**REQUIRED TASK:**
Everything from the line containing "Which one is nearest" through the last line of the records below should be printed exactly, please, and nothing else.

======== DATA ROWS

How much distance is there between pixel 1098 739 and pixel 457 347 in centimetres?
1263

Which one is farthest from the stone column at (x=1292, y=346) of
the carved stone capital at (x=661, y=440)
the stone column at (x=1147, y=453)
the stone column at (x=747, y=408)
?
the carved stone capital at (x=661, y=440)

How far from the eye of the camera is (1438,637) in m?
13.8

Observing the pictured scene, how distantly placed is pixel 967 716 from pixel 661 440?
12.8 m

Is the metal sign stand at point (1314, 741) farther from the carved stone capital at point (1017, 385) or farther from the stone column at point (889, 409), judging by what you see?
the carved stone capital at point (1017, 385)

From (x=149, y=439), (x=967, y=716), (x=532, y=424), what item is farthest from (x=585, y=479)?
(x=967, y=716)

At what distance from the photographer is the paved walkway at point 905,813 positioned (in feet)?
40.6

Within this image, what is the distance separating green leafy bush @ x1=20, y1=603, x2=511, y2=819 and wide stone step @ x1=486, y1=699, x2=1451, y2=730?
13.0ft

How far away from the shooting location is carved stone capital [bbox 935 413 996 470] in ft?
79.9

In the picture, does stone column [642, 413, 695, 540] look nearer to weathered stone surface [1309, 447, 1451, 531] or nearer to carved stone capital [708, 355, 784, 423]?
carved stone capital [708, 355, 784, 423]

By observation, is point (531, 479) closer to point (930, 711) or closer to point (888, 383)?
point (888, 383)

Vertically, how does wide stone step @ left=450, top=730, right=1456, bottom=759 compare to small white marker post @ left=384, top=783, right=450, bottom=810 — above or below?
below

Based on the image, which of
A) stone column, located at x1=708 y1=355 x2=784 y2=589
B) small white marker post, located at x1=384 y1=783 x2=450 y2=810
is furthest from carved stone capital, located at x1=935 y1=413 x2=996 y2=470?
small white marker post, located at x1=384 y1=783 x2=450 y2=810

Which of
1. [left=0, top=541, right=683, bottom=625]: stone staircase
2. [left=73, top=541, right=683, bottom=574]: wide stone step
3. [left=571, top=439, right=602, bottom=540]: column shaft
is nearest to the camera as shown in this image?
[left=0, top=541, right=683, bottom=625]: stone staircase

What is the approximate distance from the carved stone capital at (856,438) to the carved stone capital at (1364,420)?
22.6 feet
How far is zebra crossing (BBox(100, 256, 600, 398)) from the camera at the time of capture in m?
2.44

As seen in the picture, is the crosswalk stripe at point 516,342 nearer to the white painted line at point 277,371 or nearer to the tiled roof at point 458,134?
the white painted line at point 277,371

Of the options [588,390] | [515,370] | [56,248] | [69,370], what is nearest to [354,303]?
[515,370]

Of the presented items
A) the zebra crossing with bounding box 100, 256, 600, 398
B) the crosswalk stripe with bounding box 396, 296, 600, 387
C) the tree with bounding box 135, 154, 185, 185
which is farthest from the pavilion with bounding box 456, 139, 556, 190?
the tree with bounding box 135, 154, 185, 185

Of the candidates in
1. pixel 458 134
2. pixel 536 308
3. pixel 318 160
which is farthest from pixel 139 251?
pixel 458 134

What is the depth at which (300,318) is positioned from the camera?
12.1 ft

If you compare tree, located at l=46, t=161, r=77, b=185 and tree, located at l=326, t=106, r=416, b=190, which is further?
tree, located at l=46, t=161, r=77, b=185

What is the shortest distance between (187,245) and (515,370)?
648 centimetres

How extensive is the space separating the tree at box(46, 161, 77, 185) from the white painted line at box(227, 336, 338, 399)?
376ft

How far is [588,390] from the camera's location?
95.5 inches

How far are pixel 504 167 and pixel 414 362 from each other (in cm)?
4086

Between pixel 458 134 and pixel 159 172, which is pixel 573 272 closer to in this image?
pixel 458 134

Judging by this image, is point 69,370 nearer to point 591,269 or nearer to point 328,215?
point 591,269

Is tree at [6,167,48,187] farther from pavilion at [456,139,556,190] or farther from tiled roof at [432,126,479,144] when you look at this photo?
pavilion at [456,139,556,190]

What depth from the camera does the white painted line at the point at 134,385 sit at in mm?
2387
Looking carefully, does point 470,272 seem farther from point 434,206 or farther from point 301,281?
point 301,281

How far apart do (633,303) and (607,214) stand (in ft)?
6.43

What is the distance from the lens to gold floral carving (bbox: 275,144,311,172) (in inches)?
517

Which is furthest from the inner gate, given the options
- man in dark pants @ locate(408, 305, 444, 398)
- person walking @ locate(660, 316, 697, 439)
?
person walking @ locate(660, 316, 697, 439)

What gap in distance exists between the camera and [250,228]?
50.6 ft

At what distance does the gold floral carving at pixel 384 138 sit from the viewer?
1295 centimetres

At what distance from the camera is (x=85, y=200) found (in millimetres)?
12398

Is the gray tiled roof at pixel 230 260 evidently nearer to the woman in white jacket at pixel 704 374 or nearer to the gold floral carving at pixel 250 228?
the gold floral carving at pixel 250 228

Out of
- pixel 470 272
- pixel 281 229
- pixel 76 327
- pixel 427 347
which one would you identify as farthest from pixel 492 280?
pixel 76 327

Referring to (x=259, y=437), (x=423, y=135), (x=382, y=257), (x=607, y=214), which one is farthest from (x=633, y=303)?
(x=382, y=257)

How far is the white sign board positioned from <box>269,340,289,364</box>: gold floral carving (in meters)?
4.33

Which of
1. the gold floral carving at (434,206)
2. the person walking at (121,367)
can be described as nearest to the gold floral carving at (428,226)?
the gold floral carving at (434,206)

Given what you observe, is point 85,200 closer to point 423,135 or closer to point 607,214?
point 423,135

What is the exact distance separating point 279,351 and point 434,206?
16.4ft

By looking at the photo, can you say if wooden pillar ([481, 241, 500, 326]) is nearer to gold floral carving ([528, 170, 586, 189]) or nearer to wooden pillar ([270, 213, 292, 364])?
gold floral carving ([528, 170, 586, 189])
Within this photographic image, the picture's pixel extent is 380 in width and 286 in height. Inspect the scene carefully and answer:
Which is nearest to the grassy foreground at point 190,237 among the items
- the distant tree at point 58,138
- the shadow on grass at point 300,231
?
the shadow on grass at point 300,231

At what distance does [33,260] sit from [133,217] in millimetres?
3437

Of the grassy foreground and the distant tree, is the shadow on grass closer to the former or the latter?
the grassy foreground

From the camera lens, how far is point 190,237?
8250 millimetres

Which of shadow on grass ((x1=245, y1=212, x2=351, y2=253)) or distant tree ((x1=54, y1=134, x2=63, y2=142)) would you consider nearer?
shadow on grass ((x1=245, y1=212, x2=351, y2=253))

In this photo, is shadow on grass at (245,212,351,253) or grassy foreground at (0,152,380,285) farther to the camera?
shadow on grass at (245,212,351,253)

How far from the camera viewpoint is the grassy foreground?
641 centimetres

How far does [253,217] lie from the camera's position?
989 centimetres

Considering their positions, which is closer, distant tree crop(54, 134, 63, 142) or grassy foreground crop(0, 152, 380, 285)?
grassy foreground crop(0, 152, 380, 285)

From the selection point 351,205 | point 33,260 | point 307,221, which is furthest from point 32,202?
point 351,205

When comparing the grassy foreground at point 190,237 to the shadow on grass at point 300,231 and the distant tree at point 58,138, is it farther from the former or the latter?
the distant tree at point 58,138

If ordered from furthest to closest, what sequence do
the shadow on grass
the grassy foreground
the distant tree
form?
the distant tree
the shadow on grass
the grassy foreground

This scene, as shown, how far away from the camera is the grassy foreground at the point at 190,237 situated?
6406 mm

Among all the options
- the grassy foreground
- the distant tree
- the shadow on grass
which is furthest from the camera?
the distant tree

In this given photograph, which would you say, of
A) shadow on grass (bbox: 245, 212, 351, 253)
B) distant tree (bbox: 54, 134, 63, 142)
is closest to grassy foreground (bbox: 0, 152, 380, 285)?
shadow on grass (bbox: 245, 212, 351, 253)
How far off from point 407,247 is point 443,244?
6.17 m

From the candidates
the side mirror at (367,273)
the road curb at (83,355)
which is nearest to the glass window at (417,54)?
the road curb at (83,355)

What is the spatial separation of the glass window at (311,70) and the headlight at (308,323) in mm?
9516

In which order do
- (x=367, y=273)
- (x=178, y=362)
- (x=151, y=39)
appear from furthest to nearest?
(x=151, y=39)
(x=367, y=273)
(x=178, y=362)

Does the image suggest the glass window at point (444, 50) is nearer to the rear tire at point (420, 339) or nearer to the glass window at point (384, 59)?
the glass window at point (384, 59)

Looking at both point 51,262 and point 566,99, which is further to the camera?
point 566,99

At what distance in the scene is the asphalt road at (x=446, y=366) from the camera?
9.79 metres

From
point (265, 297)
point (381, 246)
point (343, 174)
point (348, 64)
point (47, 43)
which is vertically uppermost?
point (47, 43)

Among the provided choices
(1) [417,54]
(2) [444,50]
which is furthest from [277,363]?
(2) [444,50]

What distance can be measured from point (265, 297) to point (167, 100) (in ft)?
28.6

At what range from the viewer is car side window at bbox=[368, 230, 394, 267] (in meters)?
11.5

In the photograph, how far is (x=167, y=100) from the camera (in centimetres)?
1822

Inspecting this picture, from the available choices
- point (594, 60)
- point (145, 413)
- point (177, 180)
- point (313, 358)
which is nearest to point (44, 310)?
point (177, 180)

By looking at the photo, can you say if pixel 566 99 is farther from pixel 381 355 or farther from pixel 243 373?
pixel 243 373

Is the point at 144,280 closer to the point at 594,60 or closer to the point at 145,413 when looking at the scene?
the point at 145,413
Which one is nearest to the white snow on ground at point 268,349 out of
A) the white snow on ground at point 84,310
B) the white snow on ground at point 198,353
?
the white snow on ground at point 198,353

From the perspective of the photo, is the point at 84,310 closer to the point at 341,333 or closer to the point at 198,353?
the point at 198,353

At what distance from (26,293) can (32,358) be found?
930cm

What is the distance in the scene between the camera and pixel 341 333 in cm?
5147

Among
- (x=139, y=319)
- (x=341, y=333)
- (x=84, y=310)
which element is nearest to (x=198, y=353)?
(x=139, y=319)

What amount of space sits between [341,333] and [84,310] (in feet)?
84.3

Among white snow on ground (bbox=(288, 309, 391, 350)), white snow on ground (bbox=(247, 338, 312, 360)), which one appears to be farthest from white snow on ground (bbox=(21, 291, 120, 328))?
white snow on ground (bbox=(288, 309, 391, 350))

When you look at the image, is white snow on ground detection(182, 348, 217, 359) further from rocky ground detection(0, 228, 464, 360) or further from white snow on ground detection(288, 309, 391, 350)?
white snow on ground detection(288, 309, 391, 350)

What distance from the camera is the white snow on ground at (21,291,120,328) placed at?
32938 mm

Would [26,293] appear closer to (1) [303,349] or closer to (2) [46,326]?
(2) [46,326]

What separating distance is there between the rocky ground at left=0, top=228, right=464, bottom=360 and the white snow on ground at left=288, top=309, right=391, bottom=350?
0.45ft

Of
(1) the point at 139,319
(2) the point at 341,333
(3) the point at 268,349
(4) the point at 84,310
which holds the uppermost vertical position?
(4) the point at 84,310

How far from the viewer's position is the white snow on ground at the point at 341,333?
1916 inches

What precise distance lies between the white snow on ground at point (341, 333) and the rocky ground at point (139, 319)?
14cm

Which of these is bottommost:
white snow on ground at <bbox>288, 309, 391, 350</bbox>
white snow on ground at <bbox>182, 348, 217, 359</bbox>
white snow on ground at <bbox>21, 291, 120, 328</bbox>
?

================

**TASK ANSWER:**
Which one is nearest to the white snow on ground at point 268,349 out of
A) the white snow on ground at point 84,310
B) the white snow on ground at point 198,353
?
the white snow on ground at point 198,353

From the perspective of the photo, is the point at 84,310 closer to the point at 341,333 or closer to the point at 198,353?
the point at 198,353

At what distance from (26,293) can (32,358) be found?
930cm

What is the distance in the scene between the camera and pixel 341 333 in cm?
5147

Among
- (x=139, y=319)
- (x=341, y=333)
- (x=84, y=310)
which element is nearest to (x=198, y=353)?
(x=139, y=319)

What amount of space sits between [341,333] and [84,310] (in feet)?
84.3

Among white snow on ground (bbox=(288, 309, 391, 350)), white snow on ground (bbox=(247, 338, 312, 360)), which one appears to be farthest from white snow on ground (bbox=(21, 291, 120, 328))?
white snow on ground (bbox=(288, 309, 391, 350))

When you look at the image, is white snow on ground detection(182, 348, 217, 359) further from rocky ground detection(0, 228, 464, 360) or further from white snow on ground detection(288, 309, 391, 350)?
white snow on ground detection(288, 309, 391, 350)

What distance from the camera is the white snow on ground at (21,291,120,328) placed at?
32938 mm

Would [26,293] appear closer to (1) [303,349] or closer to (2) [46,326]?
(2) [46,326]

What separating distance is there between the rocky ground at left=0, top=228, right=464, bottom=360 and the white snow on ground at left=288, top=309, right=391, bottom=350?
0.45ft

Of
(1) the point at 139,319
(2) the point at 341,333
(3) the point at 268,349
(4) the point at 84,310
which holds the uppermost vertical position?
(4) the point at 84,310

How far from the viewer's position is the white snow on ground at the point at 341,333?
1916 inches

What precise distance lies between the white snow on ground at point (341, 333) and the rocky ground at point (139, 319)?
14cm

Which of these is bottommost:
white snow on ground at <bbox>288, 309, 391, 350</bbox>
white snow on ground at <bbox>182, 348, 217, 359</bbox>
white snow on ground at <bbox>21, 291, 120, 328</bbox>
?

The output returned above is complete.